| CARTAS DESDE EUROPA.
Héroes de tebeo
Camilo José Cela Conde
El Capitán Trueno, Batman, el Guerrero del Antifaz, Spirit, Flash Gordon, Diego Valor, Supermán y otros personajes que ahora se me escapan pero que, a lo largo de más de medio siglo, han ido expresando mediante su imagen, sus palabras y sus actos los ideales de nuestro tiempo, compartieron algunas particularidades. Todos ellos eran blancos —latinos o no— y también cristianos, si no de confesión, de propósito, de empeños mostrados a través de la lucha común contra el infiel ya fuera este criminal sin más, oscuro o hasta extraterrestre. Los héroes del tebeo eran, por añadidura, hombres —pese a que cupiese manifestar algunas dudas acerca de la supuesta virilidad en algunos de esos casos. Pero un icono más, Catwoman, se encargaba por sí solo de desmontar la universalidad del cromosoma y griega.
Los tebeos se han convertido ahora en videojuegos sin que apenas cambie la lucha entre el bien y el mal, a exterminar en este último caso. Pero una iniciativa de la Federación de Asociaciones Islámicas de Estudiantes —con sede en Irán, que se sepa— puede cambiar las cosas.

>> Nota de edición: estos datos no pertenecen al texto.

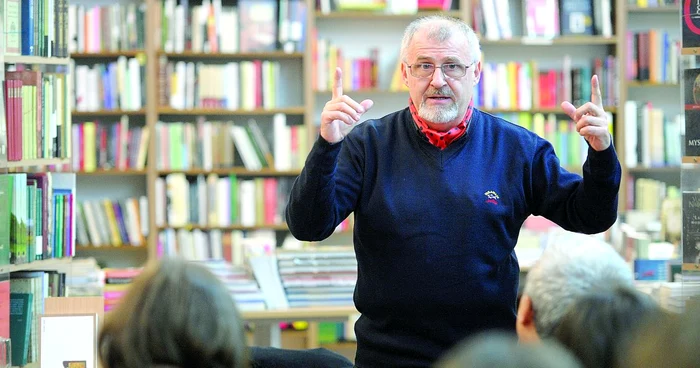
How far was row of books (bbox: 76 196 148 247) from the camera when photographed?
21.1ft

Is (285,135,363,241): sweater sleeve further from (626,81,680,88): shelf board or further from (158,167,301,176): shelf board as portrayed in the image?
(626,81,680,88): shelf board

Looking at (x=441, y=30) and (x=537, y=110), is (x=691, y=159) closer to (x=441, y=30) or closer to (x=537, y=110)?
(x=441, y=30)

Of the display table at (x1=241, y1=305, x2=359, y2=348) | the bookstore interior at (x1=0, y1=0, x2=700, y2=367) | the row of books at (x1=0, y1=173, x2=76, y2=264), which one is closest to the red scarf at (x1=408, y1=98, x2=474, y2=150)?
the row of books at (x1=0, y1=173, x2=76, y2=264)

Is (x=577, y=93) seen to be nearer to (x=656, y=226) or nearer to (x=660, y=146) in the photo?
(x=660, y=146)

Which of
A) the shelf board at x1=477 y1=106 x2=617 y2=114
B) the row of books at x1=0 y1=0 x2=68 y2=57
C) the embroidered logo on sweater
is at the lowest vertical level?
the embroidered logo on sweater

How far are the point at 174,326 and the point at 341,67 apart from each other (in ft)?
16.9

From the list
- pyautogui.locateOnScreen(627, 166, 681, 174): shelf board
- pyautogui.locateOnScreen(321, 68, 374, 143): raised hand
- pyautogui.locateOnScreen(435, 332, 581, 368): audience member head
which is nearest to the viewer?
pyautogui.locateOnScreen(435, 332, 581, 368): audience member head

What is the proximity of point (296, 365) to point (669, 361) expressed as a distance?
5.29ft

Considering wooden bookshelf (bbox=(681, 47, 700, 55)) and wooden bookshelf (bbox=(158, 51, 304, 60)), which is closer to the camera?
wooden bookshelf (bbox=(681, 47, 700, 55))

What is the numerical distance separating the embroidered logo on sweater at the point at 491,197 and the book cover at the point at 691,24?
80cm

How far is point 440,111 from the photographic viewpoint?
243 cm

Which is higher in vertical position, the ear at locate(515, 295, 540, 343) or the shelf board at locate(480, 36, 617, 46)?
the shelf board at locate(480, 36, 617, 46)

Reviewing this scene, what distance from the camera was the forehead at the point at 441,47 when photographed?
8.11 feet

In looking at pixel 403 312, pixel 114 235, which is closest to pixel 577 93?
pixel 114 235
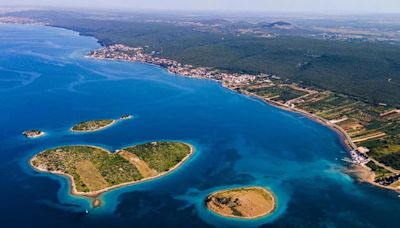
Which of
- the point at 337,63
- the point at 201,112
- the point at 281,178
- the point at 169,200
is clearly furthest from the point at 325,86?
the point at 169,200

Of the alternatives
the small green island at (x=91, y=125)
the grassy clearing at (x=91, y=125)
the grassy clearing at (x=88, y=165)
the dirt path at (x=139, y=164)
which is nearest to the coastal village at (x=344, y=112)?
the dirt path at (x=139, y=164)

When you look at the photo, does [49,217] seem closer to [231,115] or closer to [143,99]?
[231,115]

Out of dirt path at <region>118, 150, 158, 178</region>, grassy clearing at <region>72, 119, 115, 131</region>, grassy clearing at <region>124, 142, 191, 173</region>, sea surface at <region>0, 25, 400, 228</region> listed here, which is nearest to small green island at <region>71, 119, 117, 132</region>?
grassy clearing at <region>72, 119, 115, 131</region>

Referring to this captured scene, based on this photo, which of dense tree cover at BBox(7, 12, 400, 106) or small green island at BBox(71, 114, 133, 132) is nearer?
small green island at BBox(71, 114, 133, 132)

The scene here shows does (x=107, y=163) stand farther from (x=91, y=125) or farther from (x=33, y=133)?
(x=33, y=133)

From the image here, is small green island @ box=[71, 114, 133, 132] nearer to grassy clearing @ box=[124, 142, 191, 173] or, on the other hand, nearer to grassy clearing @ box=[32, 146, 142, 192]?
grassy clearing @ box=[32, 146, 142, 192]

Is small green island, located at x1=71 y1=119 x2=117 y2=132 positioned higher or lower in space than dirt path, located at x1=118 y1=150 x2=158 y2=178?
lower
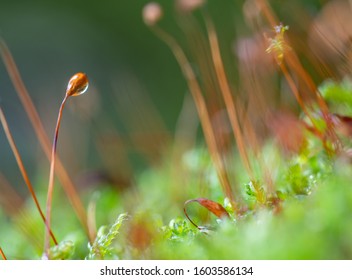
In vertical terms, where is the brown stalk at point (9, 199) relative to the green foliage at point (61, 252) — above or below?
above

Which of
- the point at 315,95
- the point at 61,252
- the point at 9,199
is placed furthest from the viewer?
the point at 9,199

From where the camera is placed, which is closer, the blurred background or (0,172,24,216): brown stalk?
(0,172,24,216): brown stalk

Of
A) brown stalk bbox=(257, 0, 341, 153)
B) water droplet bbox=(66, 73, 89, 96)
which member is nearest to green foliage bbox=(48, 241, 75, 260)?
water droplet bbox=(66, 73, 89, 96)

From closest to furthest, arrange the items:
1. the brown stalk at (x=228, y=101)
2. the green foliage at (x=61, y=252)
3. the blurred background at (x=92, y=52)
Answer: the green foliage at (x=61, y=252)
the brown stalk at (x=228, y=101)
the blurred background at (x=92, y=52)

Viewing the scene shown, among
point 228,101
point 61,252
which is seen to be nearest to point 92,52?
point 228,101

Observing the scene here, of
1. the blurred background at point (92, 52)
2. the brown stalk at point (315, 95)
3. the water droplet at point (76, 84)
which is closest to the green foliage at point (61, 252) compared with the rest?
the water droplet at point (76, 84)

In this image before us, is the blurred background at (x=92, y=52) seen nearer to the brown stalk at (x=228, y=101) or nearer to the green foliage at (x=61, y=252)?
the brown stalk at (x=228, y=101)

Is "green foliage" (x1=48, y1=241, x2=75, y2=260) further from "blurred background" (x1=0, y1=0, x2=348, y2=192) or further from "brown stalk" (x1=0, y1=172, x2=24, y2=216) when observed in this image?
"blurred background" (x1=0, y1=0, x2=348, y2=192)

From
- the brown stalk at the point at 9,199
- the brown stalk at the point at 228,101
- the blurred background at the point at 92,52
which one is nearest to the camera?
the brown stalk at the point at 228,101

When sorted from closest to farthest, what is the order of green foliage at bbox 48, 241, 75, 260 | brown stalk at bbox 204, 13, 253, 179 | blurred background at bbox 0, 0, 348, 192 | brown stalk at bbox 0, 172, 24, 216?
green foliage at bbox 48, 241, 75, 260, brown stalk at bbox 204, 13, 253, 179, brown stalk at bbox 0, 172, 24, 216, blurred background at bbox 0, 0, 348, 192

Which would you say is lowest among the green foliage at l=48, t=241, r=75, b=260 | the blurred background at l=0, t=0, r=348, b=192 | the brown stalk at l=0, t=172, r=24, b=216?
the green foliage at l=48, t=241, r=75, b=260

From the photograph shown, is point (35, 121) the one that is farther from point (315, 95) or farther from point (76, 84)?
point (315, 95)

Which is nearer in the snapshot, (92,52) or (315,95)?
(315,95)
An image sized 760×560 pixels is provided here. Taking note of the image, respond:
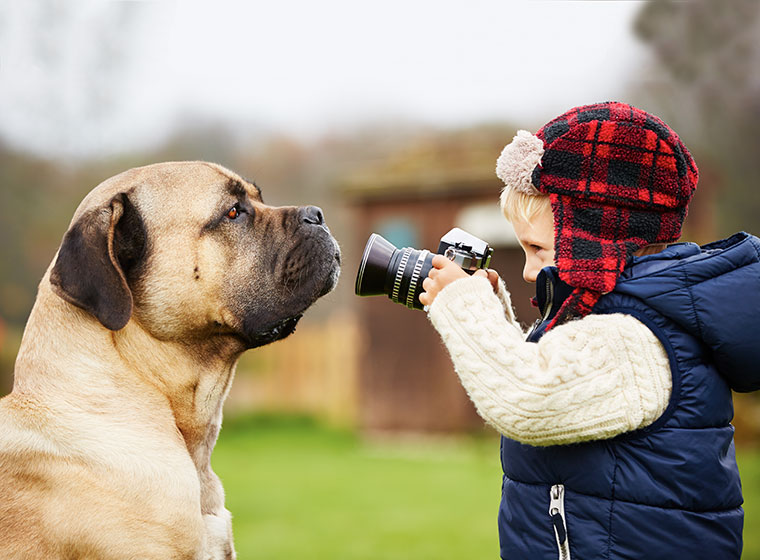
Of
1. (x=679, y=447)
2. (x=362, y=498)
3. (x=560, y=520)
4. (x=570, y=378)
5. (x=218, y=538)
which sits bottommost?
(x=362, y=498)

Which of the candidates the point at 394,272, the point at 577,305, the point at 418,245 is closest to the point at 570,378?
the point at 577,305

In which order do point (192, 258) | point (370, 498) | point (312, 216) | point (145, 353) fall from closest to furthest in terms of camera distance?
point (145, 353), point (192, 258), point (312, 216), point (370, 498)

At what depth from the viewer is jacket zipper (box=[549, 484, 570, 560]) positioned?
2.31 meters

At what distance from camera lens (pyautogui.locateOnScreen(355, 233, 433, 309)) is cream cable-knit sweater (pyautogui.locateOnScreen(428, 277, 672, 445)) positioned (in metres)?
0.42

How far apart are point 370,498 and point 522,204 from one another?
6068 mm

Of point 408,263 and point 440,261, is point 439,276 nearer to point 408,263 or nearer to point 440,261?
point 440,261

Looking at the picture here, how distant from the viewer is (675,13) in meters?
6.84

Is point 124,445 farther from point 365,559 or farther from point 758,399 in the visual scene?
point 758,399

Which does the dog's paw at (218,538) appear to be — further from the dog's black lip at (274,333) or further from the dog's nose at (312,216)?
the dog's nose at (312,216)

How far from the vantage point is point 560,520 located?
2330mm

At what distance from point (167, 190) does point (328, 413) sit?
11489 mm

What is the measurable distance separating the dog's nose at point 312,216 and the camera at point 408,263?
15.3 inches

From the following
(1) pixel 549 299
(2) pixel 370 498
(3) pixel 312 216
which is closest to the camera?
(1) pixel 549 299

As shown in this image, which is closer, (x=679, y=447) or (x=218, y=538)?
(x=679, y=447)
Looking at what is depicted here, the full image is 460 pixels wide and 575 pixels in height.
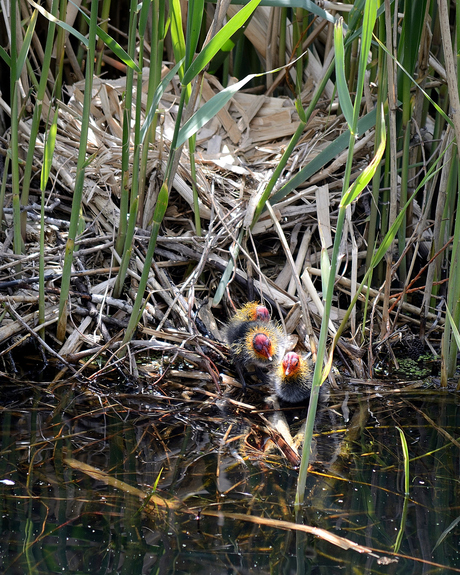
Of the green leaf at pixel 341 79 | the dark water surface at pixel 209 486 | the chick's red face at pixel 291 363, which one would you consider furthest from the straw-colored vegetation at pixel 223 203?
the green leaf at pixel 341 79

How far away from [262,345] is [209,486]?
0.76 metres

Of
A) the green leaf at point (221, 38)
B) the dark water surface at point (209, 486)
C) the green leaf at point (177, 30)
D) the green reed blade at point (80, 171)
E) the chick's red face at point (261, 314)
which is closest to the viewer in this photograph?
the dark water surface at point (209, 486)

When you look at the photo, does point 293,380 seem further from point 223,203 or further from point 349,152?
point 223,203

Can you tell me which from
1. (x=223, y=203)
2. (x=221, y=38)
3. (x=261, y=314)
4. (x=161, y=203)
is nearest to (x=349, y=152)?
(x=221, y=38)

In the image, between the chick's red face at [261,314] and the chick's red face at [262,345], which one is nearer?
the chick's red face at [262,345]

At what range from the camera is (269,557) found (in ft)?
4.18

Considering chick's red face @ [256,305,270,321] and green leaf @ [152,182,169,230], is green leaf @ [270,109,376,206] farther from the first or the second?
green leaf @ [152,182,169,230]

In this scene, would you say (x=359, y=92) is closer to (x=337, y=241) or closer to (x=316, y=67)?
(x=337, y=241)

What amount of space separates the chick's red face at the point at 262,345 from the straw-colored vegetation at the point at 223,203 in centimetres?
20

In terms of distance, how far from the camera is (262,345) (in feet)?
7.34

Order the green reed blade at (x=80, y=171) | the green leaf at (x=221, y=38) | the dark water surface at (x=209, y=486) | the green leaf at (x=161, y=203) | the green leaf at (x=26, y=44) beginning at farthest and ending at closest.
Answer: the green leaf at (x=26, y=44), the green reed blade at (x=80, y=171), the green leaf at (x=161, y=203), the green leaf at (x=221, y=38), the dark water surface at (x=209, y=486)

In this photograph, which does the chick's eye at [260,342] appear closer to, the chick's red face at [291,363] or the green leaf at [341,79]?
the chick's red face at [291,363]

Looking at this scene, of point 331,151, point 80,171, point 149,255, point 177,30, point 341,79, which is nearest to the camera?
point 341,79

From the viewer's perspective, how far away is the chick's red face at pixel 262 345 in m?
2.23
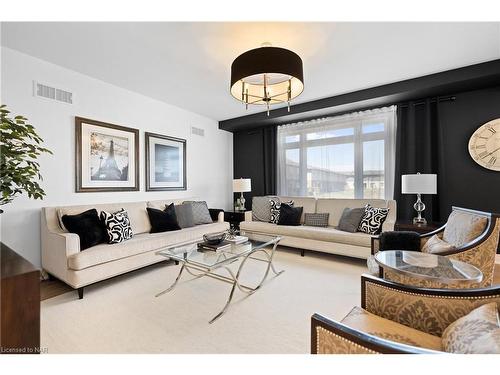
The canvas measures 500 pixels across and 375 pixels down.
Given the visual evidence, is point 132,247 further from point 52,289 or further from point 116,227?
point 52,289

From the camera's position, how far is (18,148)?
5.18 ft

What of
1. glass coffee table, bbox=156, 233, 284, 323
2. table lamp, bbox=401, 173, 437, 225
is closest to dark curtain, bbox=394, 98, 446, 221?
table lamp, bbox=401, 173, 437, 225

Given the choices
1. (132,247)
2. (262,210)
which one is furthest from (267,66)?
(262,210)

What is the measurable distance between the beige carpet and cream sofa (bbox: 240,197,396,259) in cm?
41

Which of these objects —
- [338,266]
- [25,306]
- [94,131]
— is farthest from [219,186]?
[25,306]

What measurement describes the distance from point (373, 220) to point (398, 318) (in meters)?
2.30

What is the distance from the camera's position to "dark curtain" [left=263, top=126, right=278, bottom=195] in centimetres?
508

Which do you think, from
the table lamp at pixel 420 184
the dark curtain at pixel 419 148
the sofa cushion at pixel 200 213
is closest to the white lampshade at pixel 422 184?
the table lamp at pixel 420 184

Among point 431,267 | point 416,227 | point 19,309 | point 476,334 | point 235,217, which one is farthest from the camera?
point 235,217

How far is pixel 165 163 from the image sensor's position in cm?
418

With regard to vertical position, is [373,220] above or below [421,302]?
above
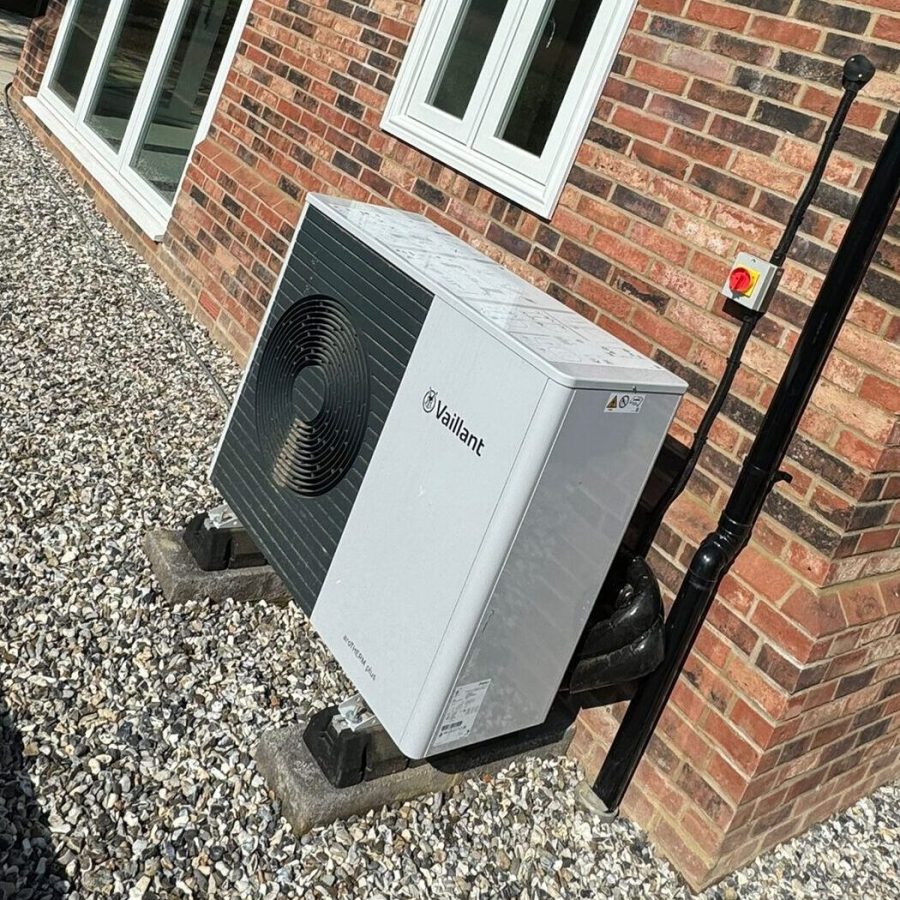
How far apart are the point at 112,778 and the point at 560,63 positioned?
2.97m

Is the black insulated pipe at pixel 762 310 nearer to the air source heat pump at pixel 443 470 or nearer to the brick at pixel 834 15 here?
the brick at pixel 834 15

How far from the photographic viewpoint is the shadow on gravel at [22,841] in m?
2.25

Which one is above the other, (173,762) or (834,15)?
(834,15)

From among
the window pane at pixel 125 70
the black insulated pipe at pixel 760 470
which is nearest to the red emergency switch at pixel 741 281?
the black insulated pipe at pixel 760 470

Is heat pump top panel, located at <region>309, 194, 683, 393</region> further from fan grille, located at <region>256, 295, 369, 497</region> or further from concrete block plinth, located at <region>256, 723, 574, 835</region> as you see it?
concrete block plinth, located at <region>256, 723, 574, 835</region>

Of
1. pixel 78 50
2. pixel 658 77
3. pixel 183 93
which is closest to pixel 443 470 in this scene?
pixel 658 77

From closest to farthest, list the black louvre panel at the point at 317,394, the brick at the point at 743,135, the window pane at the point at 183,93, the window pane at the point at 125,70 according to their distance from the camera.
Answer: the black louvre panel at the point at 317,394
the brick at the point at 743,135
the window pane at the point at 183,93
the window pane at the point at 125,70

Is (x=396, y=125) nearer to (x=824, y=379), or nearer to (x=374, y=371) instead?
(x=374, y=371)

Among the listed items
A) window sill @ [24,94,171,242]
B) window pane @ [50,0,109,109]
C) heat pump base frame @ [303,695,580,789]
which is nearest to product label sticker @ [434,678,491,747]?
heat pump base frame @ [303,695,580,789]

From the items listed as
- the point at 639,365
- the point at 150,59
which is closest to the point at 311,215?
the point at 639,365

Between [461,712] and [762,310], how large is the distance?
1428mm

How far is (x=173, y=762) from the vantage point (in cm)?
271

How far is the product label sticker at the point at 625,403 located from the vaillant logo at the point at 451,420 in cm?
33

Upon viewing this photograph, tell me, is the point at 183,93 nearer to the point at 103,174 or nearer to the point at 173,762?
the point at 103,174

En sólo dos años han puesto a punto un videojuego en el que también hay buenos y malos, faltaría más, pero cambiados de bando. Cargan ahora con el papel de perversos los invasores norteamericanos que llevan a cabo sus tropelías en Irak; como víctimas figuran dos científicos secuestrados por órdenes de Washington y los buenos encargados de liberarlos son agentes secretos iraníes que se trasladan a la violada ciudad santa de Kerbala. Como se ve, las autoridades al mando de dicha federación islámica no han invertido mucho dinero en buscar guiones nuevos pero seguro que esa carencia se ve compensada de sobras por los escenarios de la acción.
El propósito declarado del nuevo tebeo es el de evitar que los niños de los países musulmanes, comenzando por Irán, tengan que ponerse a jugar con programas llegados desde Occidente en los que existe siempre una equivalencia absoluta entre árabe o persa y terrorista. No está mal como ejercicio macluhaniano. Pero lo que sorprende es la imitación fiel de los maniqueísmos occidentales. Tendría más sentido una historia de soporte del videojuego en la que los héroes siguiesen siendo los que desde Washington se califican de terroristas: chavales a pedradas en la Intifada de turno; guerrilleros al acecho de los convoyes militares; mártires al estilo de los que reclama Bin Laden, ya esté vivo o muerto, en su último docudrama. Crear una especie de James Bond que en vez de dry martini beba té de menta y, en lugar de lucir smoking lleve chilaba no deja de ser un contrasentido si de lo que se trata es de combatir la dialéctica occidental.
El episodio, no obstante, se encarga de arruinar cualquier intento bienintencionado de ánimo dialogante. Los críos jugarán creyéndose Bahman Naserí —que es el nombre del nuevo superagente de tez oscura— o siguiendo los mimetismos propios del 007, pero en ningún caso se les van a proponer videojuegos en los que los líderes cruzan palabras amables en una conferencia internacional. Los buenos modales no venden ni juegos ni consolas. En realidad no venden ni siquiera dosis razonables de esperanza. Lo más que cabe esperar, pues, de la globalización de los tebeos es que sirvan para matar de forma virtual como alternativa mejor a la de la bomba y el paraíso. Puestos a creer en lo trascendente, es preferible el de los efectos especiales.